◆ **VORLIEGENDER TEXT**:
<<<<

Wiener Stadtexpeditionen entlang der GPS-Matrix

Wien liegt 48° nördlich des Äquators und 16° östlich von Greenwich, dem so genannten Nullmeridian. Deshalb beginnen alle GPS-Koordinaten in Wien mit der Bezeichnung N 48° E 16°. Der Name des Projekts 4816 nimmt Bezug auf diese Tatsache. Im Fokus des Interesses sind die genauen Minutenschnittpunkte im Stadtgebiet von Wien. Der Punkt N 48° 11,000′ E 16° 19,000′ ist ein Beispiel für einen dieser 185 Kreuzungspunkte. Die Schnittpunkte sind auf der Nord-Süd-Achse etwa 1,9 km, auf der Ost-West-Achse ca. 1,25 km voneinander entfernt. Ziel bei 4816 ist es, diese Orte mit Hilfe eines GPS-Geräts aufzusuchen und fotografisch zu dokumentieren. Vier Fotos je Punkt – je eines pro Himmelsrichtung – sind für 4816 notwendig. Durch die Ansteuerung eines GPS-Minutenschnittpunktes begibt man sich auf eine Expedition durch Wien.

>>>>

◆ **BEREITGESTELLTES MATERIAL**:
<<<<

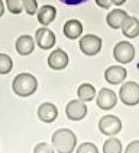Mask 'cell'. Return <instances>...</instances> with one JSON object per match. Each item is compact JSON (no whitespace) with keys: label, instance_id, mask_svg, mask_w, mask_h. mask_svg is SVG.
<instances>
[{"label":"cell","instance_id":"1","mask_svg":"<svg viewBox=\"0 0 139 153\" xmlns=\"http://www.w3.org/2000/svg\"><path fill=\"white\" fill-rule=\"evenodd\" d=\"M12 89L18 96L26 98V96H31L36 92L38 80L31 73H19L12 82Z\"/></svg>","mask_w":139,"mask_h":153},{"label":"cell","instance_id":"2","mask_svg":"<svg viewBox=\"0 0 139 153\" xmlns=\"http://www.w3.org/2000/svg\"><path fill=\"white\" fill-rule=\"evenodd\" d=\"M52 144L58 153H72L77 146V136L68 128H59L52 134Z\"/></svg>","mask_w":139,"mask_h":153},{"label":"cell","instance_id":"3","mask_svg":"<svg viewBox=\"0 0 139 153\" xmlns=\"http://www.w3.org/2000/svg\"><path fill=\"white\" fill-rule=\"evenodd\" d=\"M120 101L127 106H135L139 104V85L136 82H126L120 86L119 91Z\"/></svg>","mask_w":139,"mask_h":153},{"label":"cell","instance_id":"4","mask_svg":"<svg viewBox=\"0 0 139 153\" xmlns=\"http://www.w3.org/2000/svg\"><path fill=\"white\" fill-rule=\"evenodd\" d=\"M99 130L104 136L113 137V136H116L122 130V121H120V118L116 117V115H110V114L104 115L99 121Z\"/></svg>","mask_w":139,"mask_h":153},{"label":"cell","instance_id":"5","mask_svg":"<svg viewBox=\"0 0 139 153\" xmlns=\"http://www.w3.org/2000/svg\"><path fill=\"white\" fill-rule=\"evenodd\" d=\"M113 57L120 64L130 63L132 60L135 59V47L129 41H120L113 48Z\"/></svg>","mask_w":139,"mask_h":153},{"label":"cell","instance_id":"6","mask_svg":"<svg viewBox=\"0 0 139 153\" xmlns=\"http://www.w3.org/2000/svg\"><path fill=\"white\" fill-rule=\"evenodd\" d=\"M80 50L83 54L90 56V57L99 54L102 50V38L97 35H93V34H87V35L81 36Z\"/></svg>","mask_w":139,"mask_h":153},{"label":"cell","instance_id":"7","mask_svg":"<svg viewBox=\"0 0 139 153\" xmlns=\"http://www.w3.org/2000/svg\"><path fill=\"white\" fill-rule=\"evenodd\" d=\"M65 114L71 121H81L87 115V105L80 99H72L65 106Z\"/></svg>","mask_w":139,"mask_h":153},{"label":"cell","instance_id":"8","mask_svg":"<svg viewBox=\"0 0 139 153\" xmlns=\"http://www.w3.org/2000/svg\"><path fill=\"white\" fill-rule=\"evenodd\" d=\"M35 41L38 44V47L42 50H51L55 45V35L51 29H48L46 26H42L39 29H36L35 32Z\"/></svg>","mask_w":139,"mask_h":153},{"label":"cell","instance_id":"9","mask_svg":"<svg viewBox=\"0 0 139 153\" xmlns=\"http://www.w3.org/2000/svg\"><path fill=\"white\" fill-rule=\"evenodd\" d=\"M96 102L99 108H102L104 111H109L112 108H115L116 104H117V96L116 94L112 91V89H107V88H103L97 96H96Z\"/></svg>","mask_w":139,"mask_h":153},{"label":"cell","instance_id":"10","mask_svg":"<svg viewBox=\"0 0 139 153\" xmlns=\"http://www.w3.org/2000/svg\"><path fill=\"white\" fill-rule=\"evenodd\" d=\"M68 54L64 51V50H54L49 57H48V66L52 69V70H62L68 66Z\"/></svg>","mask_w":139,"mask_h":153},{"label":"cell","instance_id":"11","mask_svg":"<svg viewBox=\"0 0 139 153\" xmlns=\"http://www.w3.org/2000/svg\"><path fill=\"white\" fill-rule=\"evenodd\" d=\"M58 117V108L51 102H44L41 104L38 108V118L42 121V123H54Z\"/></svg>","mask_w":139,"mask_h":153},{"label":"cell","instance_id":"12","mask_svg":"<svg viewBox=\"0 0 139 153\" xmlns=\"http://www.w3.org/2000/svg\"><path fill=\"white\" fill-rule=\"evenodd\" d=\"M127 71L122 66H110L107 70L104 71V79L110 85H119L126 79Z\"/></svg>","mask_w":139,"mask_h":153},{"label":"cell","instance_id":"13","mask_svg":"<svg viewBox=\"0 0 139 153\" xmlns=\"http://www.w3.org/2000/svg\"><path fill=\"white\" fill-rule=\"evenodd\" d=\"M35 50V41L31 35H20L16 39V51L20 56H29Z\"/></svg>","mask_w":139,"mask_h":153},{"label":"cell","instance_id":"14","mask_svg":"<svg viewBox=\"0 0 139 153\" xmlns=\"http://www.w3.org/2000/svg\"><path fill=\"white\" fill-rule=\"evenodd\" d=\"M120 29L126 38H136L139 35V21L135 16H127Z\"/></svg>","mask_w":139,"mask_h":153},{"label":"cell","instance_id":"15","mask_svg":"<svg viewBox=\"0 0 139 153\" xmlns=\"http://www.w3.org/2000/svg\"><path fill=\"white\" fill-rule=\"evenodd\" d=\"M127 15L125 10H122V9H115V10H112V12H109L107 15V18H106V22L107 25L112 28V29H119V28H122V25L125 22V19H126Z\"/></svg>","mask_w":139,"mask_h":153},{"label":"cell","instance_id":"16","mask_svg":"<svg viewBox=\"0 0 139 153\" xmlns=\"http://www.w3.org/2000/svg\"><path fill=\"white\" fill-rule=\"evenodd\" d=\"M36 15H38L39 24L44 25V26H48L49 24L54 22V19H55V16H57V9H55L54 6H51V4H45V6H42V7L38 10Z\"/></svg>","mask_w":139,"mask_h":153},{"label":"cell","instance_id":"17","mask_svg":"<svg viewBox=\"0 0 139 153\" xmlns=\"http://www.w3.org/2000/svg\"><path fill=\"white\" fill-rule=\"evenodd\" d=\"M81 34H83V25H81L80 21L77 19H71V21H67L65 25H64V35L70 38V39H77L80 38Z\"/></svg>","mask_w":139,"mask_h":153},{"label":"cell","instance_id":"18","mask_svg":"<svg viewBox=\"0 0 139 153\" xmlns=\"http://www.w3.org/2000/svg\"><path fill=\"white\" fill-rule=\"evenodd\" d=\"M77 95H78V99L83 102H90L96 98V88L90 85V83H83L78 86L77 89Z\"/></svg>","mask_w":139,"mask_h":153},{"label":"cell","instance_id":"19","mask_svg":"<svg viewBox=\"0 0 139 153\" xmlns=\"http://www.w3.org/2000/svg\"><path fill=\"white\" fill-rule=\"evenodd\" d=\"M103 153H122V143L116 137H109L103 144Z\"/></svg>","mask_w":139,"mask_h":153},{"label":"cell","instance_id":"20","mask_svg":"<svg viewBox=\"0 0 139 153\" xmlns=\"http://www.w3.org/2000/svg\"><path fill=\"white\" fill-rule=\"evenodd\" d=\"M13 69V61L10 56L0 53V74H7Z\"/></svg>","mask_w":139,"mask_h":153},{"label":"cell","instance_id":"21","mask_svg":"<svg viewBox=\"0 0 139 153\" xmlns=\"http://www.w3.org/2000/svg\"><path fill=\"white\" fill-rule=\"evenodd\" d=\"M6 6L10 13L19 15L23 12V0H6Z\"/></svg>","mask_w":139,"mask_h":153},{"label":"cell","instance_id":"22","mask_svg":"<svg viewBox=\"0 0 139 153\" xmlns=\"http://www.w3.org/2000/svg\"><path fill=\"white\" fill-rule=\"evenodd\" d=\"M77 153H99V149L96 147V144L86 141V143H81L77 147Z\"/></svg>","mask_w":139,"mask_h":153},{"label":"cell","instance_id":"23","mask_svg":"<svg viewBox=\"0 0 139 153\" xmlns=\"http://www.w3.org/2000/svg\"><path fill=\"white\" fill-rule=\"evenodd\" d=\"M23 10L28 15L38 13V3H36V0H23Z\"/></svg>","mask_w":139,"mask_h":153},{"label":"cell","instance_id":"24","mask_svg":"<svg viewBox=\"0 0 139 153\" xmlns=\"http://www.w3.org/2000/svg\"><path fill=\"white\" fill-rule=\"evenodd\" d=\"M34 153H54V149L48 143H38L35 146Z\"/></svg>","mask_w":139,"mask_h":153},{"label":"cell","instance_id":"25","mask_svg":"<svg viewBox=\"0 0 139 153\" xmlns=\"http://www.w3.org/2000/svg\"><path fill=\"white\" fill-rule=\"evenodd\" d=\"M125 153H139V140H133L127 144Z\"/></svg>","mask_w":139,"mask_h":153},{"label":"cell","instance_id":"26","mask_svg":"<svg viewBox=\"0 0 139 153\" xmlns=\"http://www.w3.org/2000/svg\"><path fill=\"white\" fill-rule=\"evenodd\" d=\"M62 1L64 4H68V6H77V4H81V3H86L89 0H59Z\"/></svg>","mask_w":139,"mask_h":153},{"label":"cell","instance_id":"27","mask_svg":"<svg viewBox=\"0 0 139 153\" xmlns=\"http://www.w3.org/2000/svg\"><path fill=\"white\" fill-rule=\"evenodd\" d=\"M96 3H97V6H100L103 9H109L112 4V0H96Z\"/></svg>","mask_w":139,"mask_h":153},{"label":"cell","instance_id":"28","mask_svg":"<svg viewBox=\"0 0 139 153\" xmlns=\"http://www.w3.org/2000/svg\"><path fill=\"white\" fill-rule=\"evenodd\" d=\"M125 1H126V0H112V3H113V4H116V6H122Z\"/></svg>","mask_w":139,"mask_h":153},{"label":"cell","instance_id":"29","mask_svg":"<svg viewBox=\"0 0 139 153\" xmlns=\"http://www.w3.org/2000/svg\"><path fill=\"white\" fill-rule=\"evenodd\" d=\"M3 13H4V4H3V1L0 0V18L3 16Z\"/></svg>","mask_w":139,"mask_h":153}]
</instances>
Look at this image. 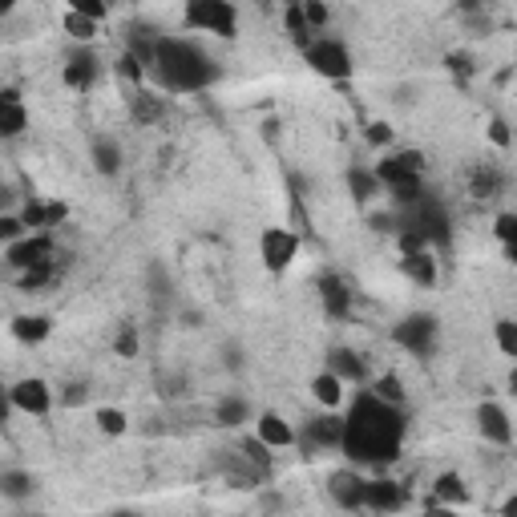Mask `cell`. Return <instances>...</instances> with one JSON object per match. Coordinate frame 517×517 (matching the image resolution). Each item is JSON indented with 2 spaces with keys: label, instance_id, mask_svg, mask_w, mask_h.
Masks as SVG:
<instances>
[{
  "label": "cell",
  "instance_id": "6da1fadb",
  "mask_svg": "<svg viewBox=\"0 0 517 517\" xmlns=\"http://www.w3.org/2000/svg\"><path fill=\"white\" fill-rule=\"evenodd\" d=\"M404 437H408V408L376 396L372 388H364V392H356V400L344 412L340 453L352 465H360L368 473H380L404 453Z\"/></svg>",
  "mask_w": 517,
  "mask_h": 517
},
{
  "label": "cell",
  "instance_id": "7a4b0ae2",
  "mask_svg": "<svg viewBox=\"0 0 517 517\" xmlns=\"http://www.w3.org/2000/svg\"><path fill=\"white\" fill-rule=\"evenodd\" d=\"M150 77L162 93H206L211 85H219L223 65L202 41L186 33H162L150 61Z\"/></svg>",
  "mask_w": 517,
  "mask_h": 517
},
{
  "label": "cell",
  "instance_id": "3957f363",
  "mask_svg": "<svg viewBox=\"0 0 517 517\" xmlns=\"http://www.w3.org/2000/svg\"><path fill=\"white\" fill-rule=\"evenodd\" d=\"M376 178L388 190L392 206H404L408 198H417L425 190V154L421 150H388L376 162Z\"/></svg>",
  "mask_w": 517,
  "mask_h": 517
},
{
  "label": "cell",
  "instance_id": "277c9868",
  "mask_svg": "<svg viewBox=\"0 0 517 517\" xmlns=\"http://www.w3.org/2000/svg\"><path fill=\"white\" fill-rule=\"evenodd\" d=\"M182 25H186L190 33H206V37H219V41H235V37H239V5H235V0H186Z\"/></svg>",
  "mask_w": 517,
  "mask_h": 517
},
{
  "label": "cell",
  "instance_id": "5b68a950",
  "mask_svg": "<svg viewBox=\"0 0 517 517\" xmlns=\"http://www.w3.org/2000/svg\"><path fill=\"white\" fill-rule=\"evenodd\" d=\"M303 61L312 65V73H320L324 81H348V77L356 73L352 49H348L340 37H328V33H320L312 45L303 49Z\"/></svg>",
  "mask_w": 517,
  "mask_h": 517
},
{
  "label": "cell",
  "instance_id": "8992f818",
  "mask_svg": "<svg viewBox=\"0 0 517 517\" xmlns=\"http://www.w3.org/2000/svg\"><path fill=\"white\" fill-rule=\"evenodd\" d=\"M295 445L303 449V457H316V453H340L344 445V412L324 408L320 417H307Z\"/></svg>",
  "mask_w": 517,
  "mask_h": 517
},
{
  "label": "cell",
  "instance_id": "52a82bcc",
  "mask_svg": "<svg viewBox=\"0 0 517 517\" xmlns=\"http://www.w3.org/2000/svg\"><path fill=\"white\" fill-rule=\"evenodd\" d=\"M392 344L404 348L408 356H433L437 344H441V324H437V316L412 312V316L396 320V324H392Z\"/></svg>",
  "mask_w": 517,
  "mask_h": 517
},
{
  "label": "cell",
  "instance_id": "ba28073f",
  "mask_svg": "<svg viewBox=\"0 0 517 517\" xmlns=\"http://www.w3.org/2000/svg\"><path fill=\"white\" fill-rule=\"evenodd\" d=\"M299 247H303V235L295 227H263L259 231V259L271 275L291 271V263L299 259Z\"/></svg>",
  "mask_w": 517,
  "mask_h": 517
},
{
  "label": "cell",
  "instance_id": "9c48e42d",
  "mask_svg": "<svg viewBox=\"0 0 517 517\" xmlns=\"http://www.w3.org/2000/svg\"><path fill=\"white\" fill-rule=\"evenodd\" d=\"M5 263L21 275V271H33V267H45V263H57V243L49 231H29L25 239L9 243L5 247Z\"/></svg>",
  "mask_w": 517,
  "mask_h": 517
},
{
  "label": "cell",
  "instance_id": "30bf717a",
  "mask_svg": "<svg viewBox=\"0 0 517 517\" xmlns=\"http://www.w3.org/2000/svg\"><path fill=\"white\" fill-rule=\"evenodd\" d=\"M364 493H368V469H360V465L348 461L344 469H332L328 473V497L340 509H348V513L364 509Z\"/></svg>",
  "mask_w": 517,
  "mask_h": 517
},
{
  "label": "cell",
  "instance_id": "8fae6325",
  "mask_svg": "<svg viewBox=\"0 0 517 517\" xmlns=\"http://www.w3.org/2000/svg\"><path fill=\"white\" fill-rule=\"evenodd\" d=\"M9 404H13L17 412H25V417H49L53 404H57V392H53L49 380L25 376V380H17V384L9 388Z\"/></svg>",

>>>>

◆ **GESTELLTE AUFGABE**:
Schreibe den Text über das Wiener GPS-Projekt 4816 im Anschluss an seinen letzten Satz weiter.

◆ **ANTWORT ZUR AUFGABE**:
4816 wurde von Robert Eder mit der psychogeographischen Methode des Umherschweifens der Situationisten rund um Guy Debord (50er-Jahre, Paris) verglichen. Der Begriff der Psychogeographie bezeichnet die Erforschung der unmittelbaren Wirkung des geographischen Milieus auf das emotionale Verhalten der Individuen. Eine der Methoden war das Umherschweifen in der Stadt. Unter Umherschweifen bzw. dérive wird in diesem Zusammenhang eine experimentelle Verhaltensweise in der Stadt verstanden, das Durchqueren von verschiedenen städtischen Umgebungen. (Eder n. d.) Auch bei 4816 wird die Stadt mittels Expeditionen abseits der historisch gewachsenen Straßensysteme durchwandert. Der Prozess des Findens der Punkte durch Teilnehmende ist dabei wesentlicher wie das Produkt, Feldforschung steht im Mittelpunkt. Die Situationisten gehen so weit, zu sagen: „Alles, was unsere Wahrnehmung der Straßen verändert, ist wichtiger als das, was unsere Wahrnehmung der Malerei verändert.“ (Ohrt 1995: 43)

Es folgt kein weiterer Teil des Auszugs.